Done: a3.pm XMPP Services Maintenance Downtime 2020-04-19

This is an incident report on our blog page. Page isn't automatically refreshed, please hit F5 yourself. We do post live updates on our discord guild: https://discord.gg/urgYG9S

Result

This maintenance was successful. Downtime end time: 8:02PM GMT As of 8:30PM GMT, extended backups are also now enabled, and as of 8:38PM GMT, automated MAM clearing was deployed, but these required no downtime.

Total downtime was 2 hours and 12 minutes. Total maintenance period (excluding time between announcement and downtime) was 2 hours and 48 minutes.

Announcement:

Hello everyone,

We'll be having a maintenance downtime, starting in an hour (5:50PM GMT).

This will be a rather significant maintenance:

- We'll update from ejabberd 20.01 to 20.03

Changelogs:
https://www.process-one.net/blog/ejabberd-20-02/
https://www.process-one.net/blog/ejabberd-20-03/

- We'll update from PostgreSQL 10 to 12
- We'll run a database cleanup (VACUUM right after this announcement, may cause performance issues, and VACUUM FULL after 12 update). We expect this to improve the performance and save a lot of storage space.
- We'll extend our backups.

We don't have an ETA on when it will be back, we expect several hours at least.

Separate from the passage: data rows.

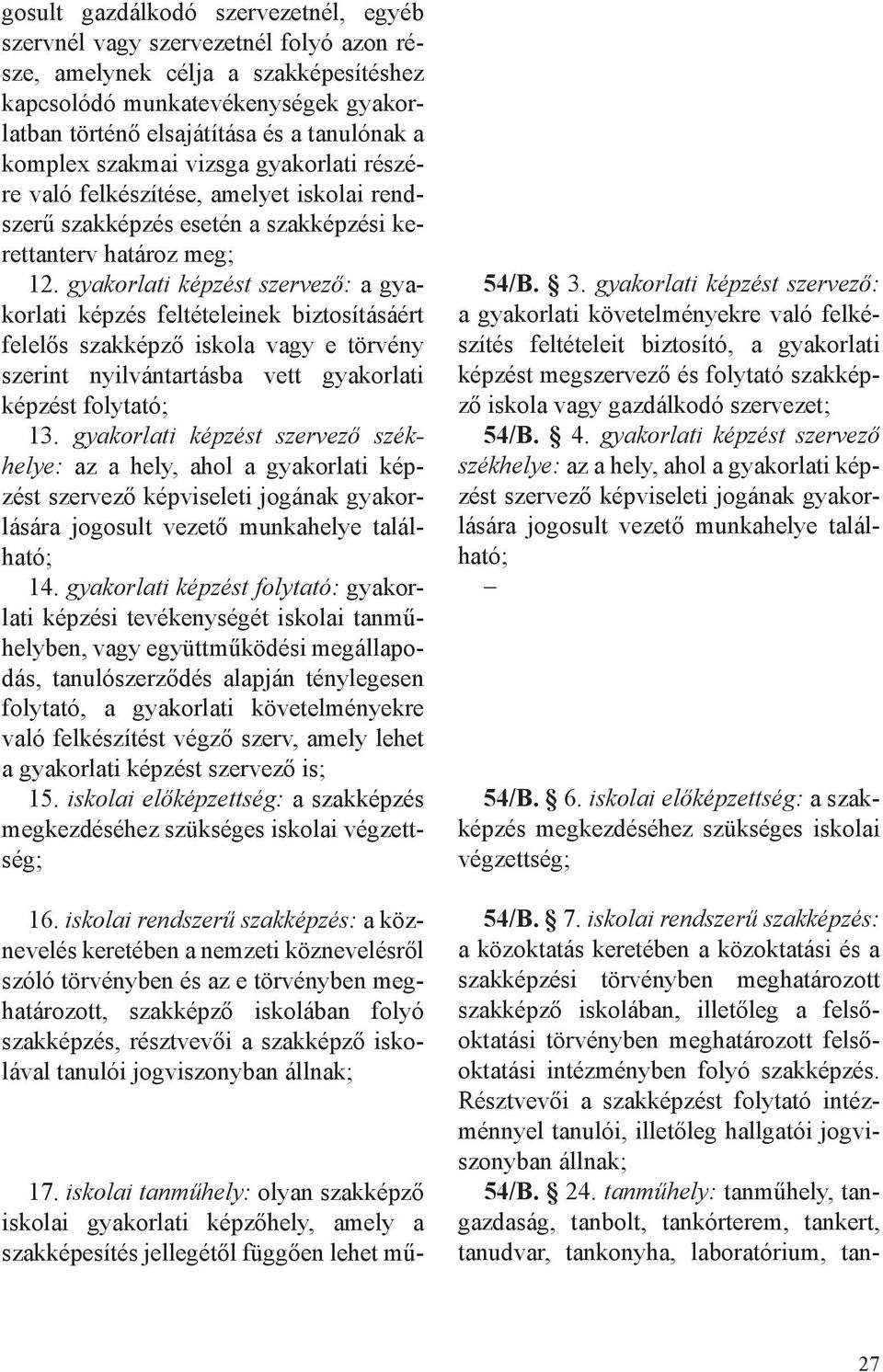 gosult gazdálkodó szervezetnél, egyéb szervnél vagy szervezetnél folyó azon része, amelynek célja a szakképesítéshez kapcsolódó munkatevékenységek gyakorlatban történő elsajátítása és a tanulónak a komplex szakmai vizsga gyakorlati részére való felkészítése, amelyet iskolai rendszerű szakképzés esetén a szakképzési kerettanterv határoz meg;

12. gyakorlati képzést szervező: a gyakorlati képzés feltételeinek biztosításáért felelős szakképző iskola vagy e törvény szerint nyilvántartásba vett gyakorlati képzést folytató;

13. gyakorlati képzést szervező székhelye: az a hely, ahol a gyakorlati képzést szervező képviseleti jogának gyakorlására jogosult vezető munkahelye található;

14. gyakorlati képzést folytató: gyakorlati képzési tevékenységét iskolai tanműhelyben, vagy együttműködési megállapodás, tanulószerződés alapján ténylegesen folytató, a gyakorlati követelményekre való felkészítést végző szerv, amely lehet a gyakorlati képzést szervező is;

15. iskolai előképzettség: a szakképzés megkezdéséhez szükséges iskolai végzettség;

16. iskolai rendszerű szakképzés: a köznevelés keretében a nemzeti köznevelésről szóló törvényben és az e törvényben meghatározott, szakképző iskolában folyó szakképzés, résztvevői a szakképző iskolával tanulói jogviszonyban állnak;

17. iskolai tanműhely: olyan szakképző iskolai gyakorlati képzőhely, amely a szakképesítés jellegétől függően lehet mű-

54/B. § 3. gyakorlati képzést szervező: a gyakorlati követelményekre való felkészítés feltételeit biztosító, a gyakorlati képzést megszervező és folytató szakképző iskola vagy gazdálkodó szervezet;

54/B. § 4. gyakorlati képzést szervező székhelye: az a hely, ahol a gyakorlati képzést szervező képviseleti jogának gyakorlására jogosult vezető munkahelye található;

–

54/B. § 6. iskolai előképzettség: a szakképzés megkezdéséhez szükséges iskolai végzettség;

54/B. § 7. iskolai rendszerű szakképzés: a közoktatás keretében a közoktatási és a szakképzési törvényben meghatározott szakképző iskolában, illetőleg a felsőoktatási törvényben meghatározott felsőoktatási intézményben folyó szakképzés. Résztvevői a szakképzést folytató intézménnyel tanulói, illetőleg hallgatói jogviszonyban állnak;

54/B. § 24. tanműhely: tanműhely, tangazdaság, tanbolt, tankórterem, tankert, tanudvar, tankonyha, laboratórium, tan-

27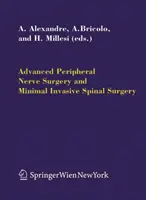 A. Alexandre, A.Bricolo, and H. Millesi (eds.)

Advanced Peripheral Nerve Surgery and Minimal Invasive Spinal Surgery

SpringerWienNewYork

- You can follow this on our blog at https://wf.lavatech.top/lavatech-incidents/a3-pm-xmpp-services-maintenance-downtime-2020-04-19
- Ironically enough, you can also follow the progress live on our discord guild: https://discord.gg/urgYG9S

Thank you for your interest,
Ave

Checklist

Done:

The VACUUM wasn't as efficient as expected, and there isn't enough space for a dump. Will set up a remote for a raw backup of the PostgreSQL folder.

This took much longer than expected.

This also wasn't as efficient as expected. We'll be wiping old MAMs once the server is up.

Results from this indicate that MAM cleanup is the way to go:

         relation          | total_size
---------------------------+------------
 public.archive            | 11 GB
 public.caps_features      | 20 MB
 public.pubsub_item        | 13 MB
 public.vcard              | 6072 kB
 public.pubsub_node_option | 4592 kB
(5 rows)

This article helped.

To note, our new PostgreSQL 12 instance used port 5433 after migration. We had to change this back to 5432 in psql config and restart the systemd service to ensure that nothing required config changes.

We deleted MAM and old messages past 14 days. This didn't affect size yet, but will after VACUUM.

Done! We cut the DB from ~13GB to 1.5GB.

Running:

(none)

To Do:

(none)